Sotomayor: Most Satisfying Professional Moment “Convinc[ing] a Colleague” To Change Mind. Was it Fisher?

October 25th, 2014

In remarks at the University of New Hampshire, Justice Sotomayor explained that her “most satisfying professional moment” has been “convinc[ing] a colleague” to change his or her mind:

Questions included what was the first thing she did after being confirmed on the high court (she went to a friend’s “and I collapsed for a month”) and what her most satisfying professional moment has been.

She answered the latter by saying she couldn’t give the full details of her most satisfying professional moments “but they’re usually when you can convince a colleague to change” their mind on an issue that you feel strongly about.

“The reality is, it doesn’t happen that often,” Sotomayor said.

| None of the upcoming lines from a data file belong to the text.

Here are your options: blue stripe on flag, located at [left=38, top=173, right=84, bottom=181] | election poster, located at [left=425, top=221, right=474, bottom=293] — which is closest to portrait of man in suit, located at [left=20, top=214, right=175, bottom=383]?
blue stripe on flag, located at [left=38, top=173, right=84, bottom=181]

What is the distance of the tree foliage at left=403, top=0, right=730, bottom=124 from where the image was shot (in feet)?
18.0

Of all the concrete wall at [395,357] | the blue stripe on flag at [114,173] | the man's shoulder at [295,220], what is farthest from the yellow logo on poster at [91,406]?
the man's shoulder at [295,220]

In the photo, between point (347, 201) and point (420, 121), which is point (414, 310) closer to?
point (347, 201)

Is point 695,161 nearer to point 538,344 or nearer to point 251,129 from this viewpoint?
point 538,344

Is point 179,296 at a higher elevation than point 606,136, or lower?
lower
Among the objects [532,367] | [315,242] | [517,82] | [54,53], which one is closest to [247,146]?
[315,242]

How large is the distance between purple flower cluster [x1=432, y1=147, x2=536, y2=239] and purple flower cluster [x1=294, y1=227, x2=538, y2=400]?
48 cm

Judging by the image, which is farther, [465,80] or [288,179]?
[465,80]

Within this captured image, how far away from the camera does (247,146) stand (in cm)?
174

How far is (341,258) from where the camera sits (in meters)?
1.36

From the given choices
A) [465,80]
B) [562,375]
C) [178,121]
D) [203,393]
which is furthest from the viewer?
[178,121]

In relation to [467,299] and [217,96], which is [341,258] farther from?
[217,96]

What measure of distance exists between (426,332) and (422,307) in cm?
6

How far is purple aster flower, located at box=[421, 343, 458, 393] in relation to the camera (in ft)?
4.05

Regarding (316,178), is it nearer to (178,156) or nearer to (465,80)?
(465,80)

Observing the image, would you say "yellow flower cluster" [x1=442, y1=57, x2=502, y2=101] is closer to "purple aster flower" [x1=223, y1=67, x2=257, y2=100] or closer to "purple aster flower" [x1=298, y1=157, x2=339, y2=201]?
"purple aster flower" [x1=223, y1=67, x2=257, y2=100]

That’s because before the justices actually vote, they’ve all read the briefs and studied the issues and “we’re pretty well-prepared.”

“By the time we got to oral arguments, if you haven’t convinced us in you’re brief, you’ve made a big mistake,” she said.

This is an interesting revelation, as Joan Biskupic’s recent book highlighted the fact that it is not Sotomayor’s preference to try to persuade other Justices. Her colleagues described her as “solo operator.” This is in stark contrast to the “shrewd tactician” Elena Kagan.

Yet, we see that Sotomayor was able to convince her colleagues not to invalidate the UT affirmative action program, and pushed the majority in Fisher to duck the issue with her dissent. I wonder if this is the case she talks about as the “most satisfying professional moment” of her career.

As an aside, I’m still not sure how her Fisher ploy worked, as Sotomayor ultimately published her dissent in Schuette, and the other Justices took public umbrage to it–Chief Justice Roberts in particular who was offended to being called out of touch. After some more thought, I suspect this may be akin to the Court’s decision to order reargument in Citizens United in the face of a dissent from Justice Souter that the Court invalidated the law, even though the argument was not briefed. In Fisher, Bert Rein specifically did not ask the Court to overturn Grutter, so it may have been a bridge too far. This is keeping with what Richard Re has called the Doctrine of One Last Chance. I think the parts of Sotomayor’s dissent that persuaded the Justices never made it into Schuette. I can’t imagine any Justices were persuaded to change their minds by being called out-of-touch.